Data provided below:
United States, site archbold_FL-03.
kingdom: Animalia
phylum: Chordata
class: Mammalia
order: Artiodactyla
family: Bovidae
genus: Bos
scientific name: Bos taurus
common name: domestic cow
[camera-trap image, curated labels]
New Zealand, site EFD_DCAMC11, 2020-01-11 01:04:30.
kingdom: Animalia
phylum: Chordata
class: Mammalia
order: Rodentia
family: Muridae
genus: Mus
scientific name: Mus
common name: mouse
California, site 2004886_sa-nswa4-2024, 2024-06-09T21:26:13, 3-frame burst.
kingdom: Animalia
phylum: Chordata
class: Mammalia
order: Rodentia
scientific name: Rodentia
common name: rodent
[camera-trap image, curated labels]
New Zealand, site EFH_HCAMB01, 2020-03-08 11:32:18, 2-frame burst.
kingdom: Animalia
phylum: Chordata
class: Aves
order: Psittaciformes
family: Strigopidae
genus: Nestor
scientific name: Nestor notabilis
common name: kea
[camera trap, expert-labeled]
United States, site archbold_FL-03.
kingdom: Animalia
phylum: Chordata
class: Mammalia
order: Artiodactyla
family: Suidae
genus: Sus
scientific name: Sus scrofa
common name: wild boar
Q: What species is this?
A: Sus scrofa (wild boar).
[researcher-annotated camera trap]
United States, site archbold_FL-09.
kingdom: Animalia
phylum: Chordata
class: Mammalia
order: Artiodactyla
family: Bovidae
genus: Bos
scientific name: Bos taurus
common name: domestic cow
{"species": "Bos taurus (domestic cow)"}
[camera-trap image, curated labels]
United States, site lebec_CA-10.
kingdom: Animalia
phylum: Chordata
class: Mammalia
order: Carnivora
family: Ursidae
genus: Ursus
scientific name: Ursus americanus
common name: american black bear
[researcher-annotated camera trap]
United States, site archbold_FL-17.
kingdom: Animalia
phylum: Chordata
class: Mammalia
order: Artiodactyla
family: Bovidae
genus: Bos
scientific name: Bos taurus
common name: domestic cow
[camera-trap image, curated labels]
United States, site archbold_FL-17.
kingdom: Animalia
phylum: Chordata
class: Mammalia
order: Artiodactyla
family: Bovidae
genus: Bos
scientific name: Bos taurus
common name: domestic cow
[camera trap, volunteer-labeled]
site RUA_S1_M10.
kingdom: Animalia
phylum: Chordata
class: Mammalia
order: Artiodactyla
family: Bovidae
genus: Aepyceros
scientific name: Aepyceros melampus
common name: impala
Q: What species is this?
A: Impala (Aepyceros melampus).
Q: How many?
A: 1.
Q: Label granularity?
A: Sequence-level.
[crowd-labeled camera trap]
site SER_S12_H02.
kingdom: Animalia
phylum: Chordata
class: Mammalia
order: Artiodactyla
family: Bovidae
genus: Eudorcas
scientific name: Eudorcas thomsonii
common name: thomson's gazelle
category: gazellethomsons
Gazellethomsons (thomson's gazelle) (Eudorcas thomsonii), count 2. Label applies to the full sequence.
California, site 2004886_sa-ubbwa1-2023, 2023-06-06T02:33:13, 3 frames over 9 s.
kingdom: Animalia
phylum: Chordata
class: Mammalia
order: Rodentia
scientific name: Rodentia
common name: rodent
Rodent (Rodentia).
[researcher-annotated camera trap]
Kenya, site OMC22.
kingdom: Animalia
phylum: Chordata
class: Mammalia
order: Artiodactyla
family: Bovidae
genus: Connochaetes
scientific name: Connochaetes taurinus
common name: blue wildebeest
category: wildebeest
End of Data provided.
Would you output every line of the listing exactly as given?

• _Exercise result_:
United States, site archbold_FL-03.
kingdom: Animalia
phylum: Chordata
class: Mammalia
order: Artiodactyla
family: Bovidae
genus: Bos
scientific name: Bos taurus
common name: domestic cow
[camera-trap image, curated labels]
New Zealand, site EFD_DCAMC11, 2020-01-11 01:04:30.
kingdom: Animalia
phylum: Chordata
class: Mammalia
order: Rodentia
family: Muridae
genus: Mus
scientific name: Mus
common name: mouse
California, site 2004886_sa-nswa4-2024, 2024-06-09T21:26:13, 3-frame burst.
kingdom: Animalia
phylum: Chordata
class: Mammalia
order: Rodentia
scientific name: Rodentia
common name: rodent
[camera-trap image, curated labels]
New Zealand, site EFH_HCAMB01, 2020-03-08 11:32:18, 2-frame burst.
kingdom: Animalia
phylum: Chordata
class: Aves
order: Psittaciformes
family: Strigopidae
genus: Nestor
scientific name: Nestor notabilis
common name: kea
[camera trap, expert-labeled]
United States, site archbold_FL-03.
kingdom: Animalia
phylum: Chordata
class: Mammalia
order: Artiodactyla
family: Suidae
genus: Sus
scientific name: Sus scrofa
common name: wild boar
Q: What species is this?
A: Sus scrofa (wild boar).
[researcher-annotated camera trap]
United States, site archbold_FL-09.
kingdom: Animalia
phylum: Chordata
class: Mammalia
order: Artiodactyla
family: Bovidae
genus: Bos
scientific name: Bos taurus
common name: domestic cow
{"species": "Bos taurus (domestic cow)"}
[camera-trap image, curated labels]
United States, site lebec_CA-10.
kingdom: Animalia
phylum: Chordata
class: Mammalia
order: Carnivora
family: Ursidae
genus: Ursus
scientific name: Ursus americanus
common name: american black bear
[researcher-annotated camera trap]
United States, site archbold_FL-17.
kingdom: Animalia
phylum: Chordata
class: Mammalia
order: Artiodactyla
family: Bovidae
genus: Bos
scientific name: Bos taurus
common name: domestic cow
[camera-trap image, curated labels]
United States, site archbold_FL-17.
kingdom: Animalia
phylum: Chordata
class: Mammalia
order: Artiodactyla
family: Bovidae
genus: Bos
scientific name: Bos taurus
common name: domestic cow
[camera trap, volunteer-labeled]
site RUA_S1_M10.
kingdom: Animalia
phylum: Chordata
class: Mammalia
order: Artiodactyla
family: Bovidae
genus: Aepyceros
scientific name: Aepyceros melampus
common name: impala
Q: What species is this?
A: Impala (Aepyceros melampus).
Q: How many?
A: 1.
Q: Label granularity?
A: Sequence-level.
[crowd-labeled camera trap]
site SER_S12_H02.
kingdom: Animalia
phylum: Chordata
class: Mammalia
order: Artiodactyla
family: Bovidae
genus: Eudorcas
scientific name: Eudorcas thomsonii
common name: thomson's gazelle
category: gazellethomsons
Gazellethomsons (thomson's gazelle) (Eudorcas thomsonii), count 2. Label applies to the full sequence.
California, site 2004886_sa-ubbwa1-2023, 2023-06-06T02:33:13, 3 frames over 9 s.
kingdom: Animalia
phylum: Chordata
class: Mammalia
order: Rodentia
scientific name: Rodentia
common name: rodent
Rodent (Rodentia).
[researcher-annotated camera trap]
Kenya, site OMC22.
kingdom: Animalia
phylum: Chordata
class: Mammalia
order: Artiodactyla
family: Bovidae
genus: Connochaetes
scientific name: Connochaetes taurinus
common name: blue wildebeest
category: wildebeest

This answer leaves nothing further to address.